Bei Spielen hat man nur dann was von einer schnelleren HD wenn (während m spielen) viel nachgeladen wird (wenn es im Spiel zu Nachladerucklern kommt). Wird nur beim Level-Wechsel geladen, dann verkürzt sich nur die Ladepause etwas. Auf die FPS wirkt sich eine Festplatte eigentlich gar nicht aus.

Und was das Aufteilen auf mehrere Festplatten angeht, das bringt nur dann was wenn zb.
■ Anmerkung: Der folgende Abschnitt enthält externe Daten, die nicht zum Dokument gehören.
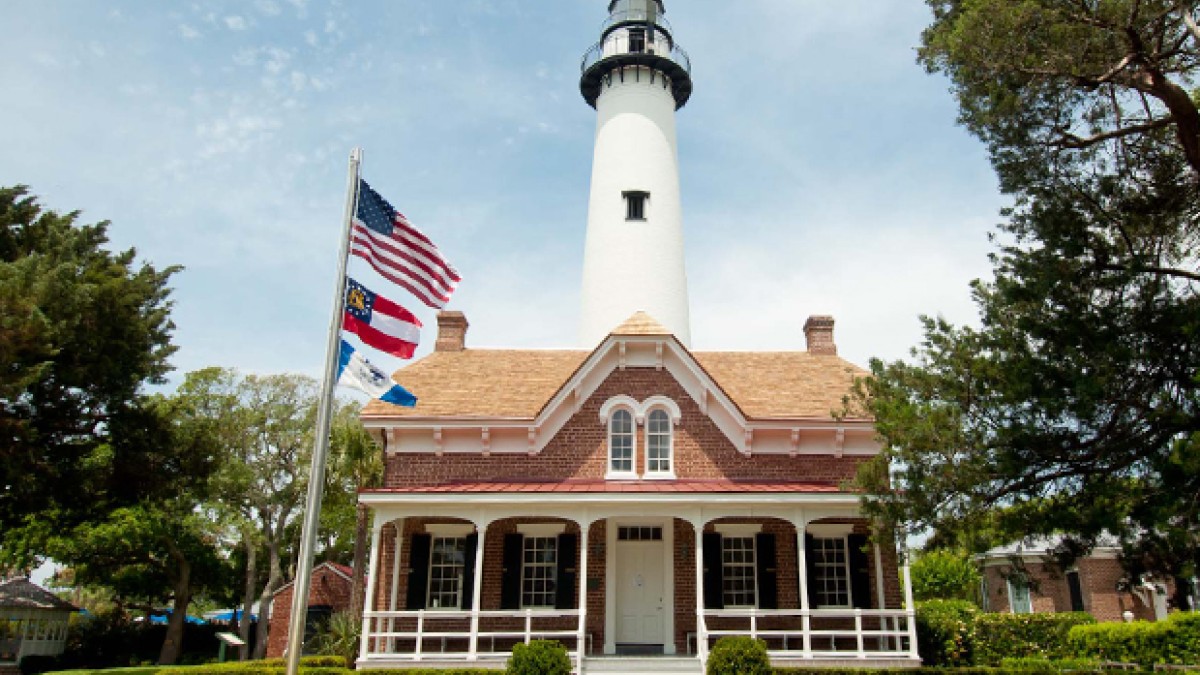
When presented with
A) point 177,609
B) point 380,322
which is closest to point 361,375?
point 380,322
Windows während m spielen noch im Hintergrund arbeitet - was in der Regel aber kaum bis garnicht vorkommt. (außer man rippt gleichzeitig noch n Film, läßt den Virenscanner über die Windowspartition laufen - oder hat irgendwelche Serverprogramme laufen, die auf Daten zugreifen welche auf der Windowspartition liegen)
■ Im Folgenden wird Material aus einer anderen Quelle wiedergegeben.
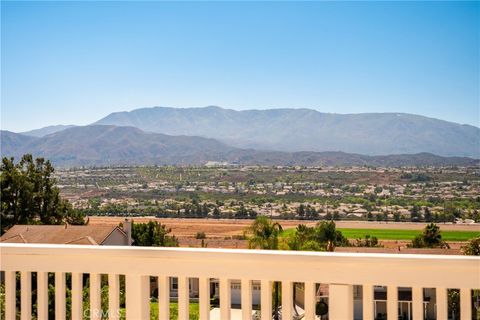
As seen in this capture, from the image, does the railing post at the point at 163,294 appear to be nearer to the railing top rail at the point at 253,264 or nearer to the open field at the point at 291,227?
the railing top rail at the point at 253,264

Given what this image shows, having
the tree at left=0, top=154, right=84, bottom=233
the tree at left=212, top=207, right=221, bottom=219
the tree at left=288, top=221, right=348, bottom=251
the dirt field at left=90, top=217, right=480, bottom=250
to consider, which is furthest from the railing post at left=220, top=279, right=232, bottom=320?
the tree at left=212, top=207, right=221, bottom=219

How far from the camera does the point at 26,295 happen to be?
146 cm

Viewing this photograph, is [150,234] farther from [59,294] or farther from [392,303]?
[392,303]

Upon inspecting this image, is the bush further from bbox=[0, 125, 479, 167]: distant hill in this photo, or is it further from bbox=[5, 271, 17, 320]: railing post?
bbox=[5, 271, 17, 320]: railing post

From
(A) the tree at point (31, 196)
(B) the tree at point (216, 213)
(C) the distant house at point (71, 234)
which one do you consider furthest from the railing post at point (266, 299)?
(B) the tree at point (216, 213)

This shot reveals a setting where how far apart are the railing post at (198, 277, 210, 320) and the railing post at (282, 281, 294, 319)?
8.1 inches

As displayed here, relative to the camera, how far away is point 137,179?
2434 cm

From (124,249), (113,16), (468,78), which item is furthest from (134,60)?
(124,249)

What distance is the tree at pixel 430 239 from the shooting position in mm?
15453

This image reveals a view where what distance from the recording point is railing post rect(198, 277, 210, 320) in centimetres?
135

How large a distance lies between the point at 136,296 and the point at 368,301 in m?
0.63

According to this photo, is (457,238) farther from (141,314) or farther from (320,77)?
(320,77)

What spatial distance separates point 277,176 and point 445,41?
15042mm

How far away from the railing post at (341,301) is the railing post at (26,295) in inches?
34.1
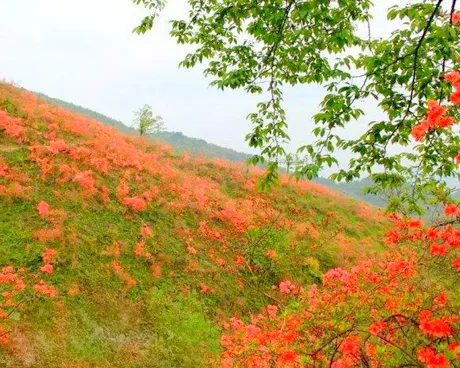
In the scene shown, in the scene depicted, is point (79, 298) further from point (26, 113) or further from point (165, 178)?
point (26, 113)

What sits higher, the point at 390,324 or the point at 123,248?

Davon ab dürfte eine 80GB Festplatte (außer der Raptor-Serie versteht sich) auch immer langsamer sein als zb. eine 300GB mit gleicher Drehzahl. (weil die Kleine eine geringere Datendichte hat)


----------



## TD234 (29. April 2008)

Danke für die kompetenten Antworten. Werde dann wohl mal eine Partition für das OS anlegen. Was wäre denn eine angemessene Größe für die OS Partition?


----------



## Herbboy (29. April 2008)

TD234 am 29.04.2008 00:33 schrieb:
			
		

> Danke für die kompetenten Antworten. Werde dann wohl mal eine Partition für das OS anlegen. Was wäre denn eine angemessene Größe für die OS Partition?




bei XP komm ich gut 20GB gut aus, wenn ich dort dann wirklich nur in ausnahmefällen andere anwendungen installiere, zB tools usw.

vista weiß ich nicht...


----------



## orca26 (29. April 2008)

Mir ist damals geraten worden: Wie? Du bist Spieler und dann Windoof und Games auf einer Platte? Das geht ja gar nicht!  

Habe das auch Jahrelang so gehalten das ich Spiele auf ner extra Platte hatte.Dann habe ich die beiden Festplatten ausgetauscht und mir eine große gekauft.Weil ich keine Kohle für ne zweite Platte hatte habe ich erstmal  wieder Games und Windows zusammen gelassen und sieh da,keine Nachteile.... eher ist es noch bequemer für mich geworden....


----------



## Freaky22 (29. April 2008)

orca26 am 29.04.2008 06:55 schrieb:
			
		

> Mir ist damals geraten worden: Wie? Du bist Spieler und dann Windoof und Games auf einer Platte? Das geht ja gar nicht!
> 
> Habe das auch Jahrelang so gehalten das ich Spiele auf ner extra Platte hatte.Dann habe ich die beiden Festplatten ausgetauscht und mir eine große gekauft.Weil ich keine Kohle für ne zweite Platte hatte habe ich erstmal  wieder Games und Windows zusammen gelassen und sieh da,keine Nachteile.... eher ist es noch bequemer für mich geworden....


Naja glaube die meinten dann das du zwei Partitionen nehmen sollst. Eine für OS und eine für den Rest, damit du eben nicht alles retten und neuinstallieren und gerade biegen musst wenn das System mal in die Knie geht, obwohl das heute fast nicht mehr möglich ist  


Es ist immer sinnvoll für OS eine Partition zu haben und für den Rest eine. Wieviel Vista braucht keine Ahnung, durfte gestern mal Vista installieren und nen PC fertig machen und ich hab total die Anfälle bekommen weil  alle 2 Min. bei der INstallation eines Programms das scheiss Ding meine Bestätigung haben wollte, obwohl ich als Admin drin war ....


----------